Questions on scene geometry
◇ ◇ ◇ ◇ ◇
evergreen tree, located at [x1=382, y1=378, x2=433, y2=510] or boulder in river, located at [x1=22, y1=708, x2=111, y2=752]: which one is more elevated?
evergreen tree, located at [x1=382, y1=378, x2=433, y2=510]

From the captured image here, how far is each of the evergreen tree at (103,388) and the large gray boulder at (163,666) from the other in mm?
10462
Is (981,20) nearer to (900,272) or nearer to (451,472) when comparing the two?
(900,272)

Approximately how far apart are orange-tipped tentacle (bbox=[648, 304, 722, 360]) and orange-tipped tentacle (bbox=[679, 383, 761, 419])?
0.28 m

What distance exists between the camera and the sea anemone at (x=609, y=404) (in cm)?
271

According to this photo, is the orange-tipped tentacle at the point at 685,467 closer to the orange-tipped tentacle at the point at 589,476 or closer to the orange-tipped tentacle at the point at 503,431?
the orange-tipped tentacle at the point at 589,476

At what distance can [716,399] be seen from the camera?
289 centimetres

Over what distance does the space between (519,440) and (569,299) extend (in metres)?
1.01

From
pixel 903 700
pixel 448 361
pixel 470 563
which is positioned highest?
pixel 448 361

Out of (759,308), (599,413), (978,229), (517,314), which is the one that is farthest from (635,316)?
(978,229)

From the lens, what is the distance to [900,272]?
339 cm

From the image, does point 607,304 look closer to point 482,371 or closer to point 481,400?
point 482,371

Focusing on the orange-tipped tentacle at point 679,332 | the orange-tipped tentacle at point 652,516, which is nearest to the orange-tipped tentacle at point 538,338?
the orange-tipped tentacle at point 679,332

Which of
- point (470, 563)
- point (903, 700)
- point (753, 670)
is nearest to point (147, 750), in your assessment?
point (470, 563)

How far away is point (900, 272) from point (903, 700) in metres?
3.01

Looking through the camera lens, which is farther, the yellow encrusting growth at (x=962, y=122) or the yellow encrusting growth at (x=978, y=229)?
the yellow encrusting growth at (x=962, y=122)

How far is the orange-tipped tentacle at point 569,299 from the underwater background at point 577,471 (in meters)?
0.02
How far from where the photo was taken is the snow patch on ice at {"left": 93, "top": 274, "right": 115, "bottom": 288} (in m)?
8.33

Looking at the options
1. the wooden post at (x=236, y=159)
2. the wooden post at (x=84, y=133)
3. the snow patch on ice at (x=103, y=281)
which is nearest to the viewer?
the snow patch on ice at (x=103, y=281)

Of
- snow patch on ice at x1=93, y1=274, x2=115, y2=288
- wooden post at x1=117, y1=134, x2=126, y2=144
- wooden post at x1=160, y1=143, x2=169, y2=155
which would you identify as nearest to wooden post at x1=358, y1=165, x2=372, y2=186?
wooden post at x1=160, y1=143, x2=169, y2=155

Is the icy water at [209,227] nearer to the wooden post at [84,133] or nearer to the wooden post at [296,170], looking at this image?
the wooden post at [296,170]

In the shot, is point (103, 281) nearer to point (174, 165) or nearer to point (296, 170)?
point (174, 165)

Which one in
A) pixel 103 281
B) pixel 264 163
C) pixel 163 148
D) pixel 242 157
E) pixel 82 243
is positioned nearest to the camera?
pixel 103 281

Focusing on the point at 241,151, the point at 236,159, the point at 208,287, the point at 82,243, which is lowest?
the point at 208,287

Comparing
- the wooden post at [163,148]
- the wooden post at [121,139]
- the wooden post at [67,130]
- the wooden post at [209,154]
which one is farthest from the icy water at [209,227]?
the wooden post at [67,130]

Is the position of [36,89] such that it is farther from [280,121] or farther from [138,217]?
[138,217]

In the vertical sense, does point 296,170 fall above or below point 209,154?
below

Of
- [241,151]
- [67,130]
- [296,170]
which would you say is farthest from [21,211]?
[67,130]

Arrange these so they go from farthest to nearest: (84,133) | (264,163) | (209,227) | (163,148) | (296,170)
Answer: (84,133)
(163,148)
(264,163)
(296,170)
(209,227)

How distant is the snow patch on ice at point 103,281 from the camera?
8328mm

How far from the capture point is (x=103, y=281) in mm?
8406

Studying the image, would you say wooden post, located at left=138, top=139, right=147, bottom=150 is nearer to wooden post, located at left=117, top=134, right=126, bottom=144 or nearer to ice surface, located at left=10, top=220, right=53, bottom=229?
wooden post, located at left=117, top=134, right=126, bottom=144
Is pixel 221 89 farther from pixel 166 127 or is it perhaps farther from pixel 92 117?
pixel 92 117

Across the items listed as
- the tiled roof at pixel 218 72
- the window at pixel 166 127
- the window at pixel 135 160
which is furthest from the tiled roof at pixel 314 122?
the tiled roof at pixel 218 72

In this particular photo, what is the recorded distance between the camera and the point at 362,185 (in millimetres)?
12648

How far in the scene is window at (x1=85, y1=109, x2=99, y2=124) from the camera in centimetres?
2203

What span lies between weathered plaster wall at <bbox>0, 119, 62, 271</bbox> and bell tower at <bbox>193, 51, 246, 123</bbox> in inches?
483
◇ ◇ ◇ ◇ ◇
Rewrite the listing above with "sea anemone" changed to "anemone", leaving everything else unchanged.

- [Result below]
evergreen tree, located at [x1=382, y1=378, x2=433, y2=510] or boulder in river, located at [x1=22, y1=708, x2=111, y2=752]: which one is more elevated?
evergreen tree, located at [x1=382, y1=378, x2=433, y2=510]

From the captured image here, how far is each of the evergreen tree at (103,388) and the large gray boulder at (163,666) from the other in mm?
10462
Is (981,20) nearer to (900,272) or nearer to (451,472) when comparing the two?
(900,272)

Approximately how far apart are orange-tipped tentacle (bbox=[648, 304, 722, 360]) and orange-tipped tentacle (bbox=[679, 383, 761, 419])?
0.28 m

What distance exists between the camera and the anemone at (x=609, y=404) (in cm)?
271

According to this photo, is the orange-tipped tentacle at the point at 685,467 closer to the orange-tipped tentacle at the point at 589,476 or closer to the orange-tipped tentacle at the point at 503,431?
the orange-tipped tentacle at the point at 589,476

At what distance can [716,399] be seen from the camera?
289 centimetres

Over what distance does the space between (519,440) and (569,299) extend (in metres)?
1.01

From
pixel 903 700
pixel 448 361
pixel 470 563
which is positioned highest?
pixel 448 361

Out of (759,308), (599,413), (978,229), (517,314), which is the one that is farthest from (635,316)?
(978,229)

From the lens, what is the distance to [900,272]?
339 cm

From the image, does point 607,304 look closer to point 482,371 or closer to point 481,400?
point 482,371

Focusing on the orange-tipped tentacle at point 679,332 | the orange-tipped tentacle at point 652,516, which is nearest to the orange-tipped tentacle at point 538,338?
the orange-tipped tentacle at point 679,332

Which of
- point (470, 563)
- point (903, 700)
- point (753, 670)
is nearest to point (147, 750), in your assessment?
point (470, 563)

How far away is point (900, 272) from point (903, 700) in metres?
3.01

Looking through the camera lens, which is farther, the yellow encrusting growth at (x=962, y=122) or the yellow encrusting growth at (x=978, y=229)?
the yellow encrusting growth at (x=962, y=122)

How far is the orange-tipped tentacle at point 569,299 from the underwater background at point 577,471 (in meters)?
0.02
How far from where the photo was taken is the snow patch on ice at {"left": 93, "top": 274, "right": 115, "bottom": 288} (in m)?
8.33

Looking at the options
1. the wooden post at (x=236, y=159)
2. the wooden post at (x=84, y=133)
3. the snow patch on ice at (x=103, y=281)
which is nearest to the viewer?
the snow patch on ice at (x=103, y=281)

Of
- snow patch on ice at x1=93, y1=274, x2=115, y2=288
- wooden post at x1=117, y1=134, x2=126, y2=144
- wooden post at x1=160, y1=143, x2=169, y2=155
which would you identify as nearest to wooden post at x1=358, y1=165, x2=372, y2=186?
wooden post at x1=160, y1=143, x2=169, y2=155

Is the icy water at [209,227] nearer to the wooden post at [84,133] or nearer to the wooden post at [296,170], looking at this image?
the wooden post at [296,170]

In the shot, is point (103, 281) nearer to point (174, 165) or nearer to point (296, 170)?
point (174, 165)

Which one in
A) pixel 103 281
B) pixel 264 163
C) pixel 163 148
D) pixel 242 157
E) pixel 82 243
is positioned nearest to the camera?
pixel 103 281

Focusing on the point at 241,151, the point at 236,159, the point at 208,287, the point at 82,243, which is lowest?
the point at 208,287

Comparing
- the wooden post at [163,148]
- the wooden post at [121,139]
- the wooden post at [67,130]
- the wooden post at [209,154]
which one is farthest from the icy water at [209,227]?
the wooden post at [67,130]

Is the position of [36,89] such that it is farther from [280,121] or farther from [138,217]?
[138,217]

In the vertical sense, does point 296,170 fall above or below point 209,154?
below

Of
- [241,151]
- [67,130]
- [296,170]
which would you say is farthest from [21,211]?
[67,130]

Arrange these so they go from farthest to nearest: (84,133) | (264,163) | (209,227) | (163,148) | (296,170)
Answer: (84,133)
(163,148)
(264,163)
(296,170)
(209,227)

How distant is the snow patch on ice at point 103,281 from the camera?
8328mm

How far from the capture point is (x=103, y=281) in mm?
8406

Studying the image, would you say wooden post, located at left=138, top=139, right=147, bottom=150 is nearer to wooden post, located at left=117, top=134, right=126, bottom=144 or nearer to ice surface, located at left=10, top=220, right=53, bottom=229?
wooden post, located at left=117, top=134, right=126, bottom=144
Is pixel 221 89 farther from pixel 166 127 or is it perhaps farther from pixel 92 117?
pixel 92 117

Across the items listed as
- the tiled roof at pixel 218 72
- the window at pixel 166 127
- the window at pixel 135 160
which is furthest from the tiled roof at pixel 314 122?
the tiled roof at pixel 218 72

In this particular photo, what is the recorded distance between the camera and the point at 362,185 (in millimetres)?
12648

How far in the scene is window at (x1=85, y1=109, x2=99, y2=124) from the camera in centimetres?
2203

What span lies between weathered plaster wall at <bbox>0, 119, 62, 271</bbox> and bell tower at <bbox>193, 51, 246, 123</bbox> in inches?
483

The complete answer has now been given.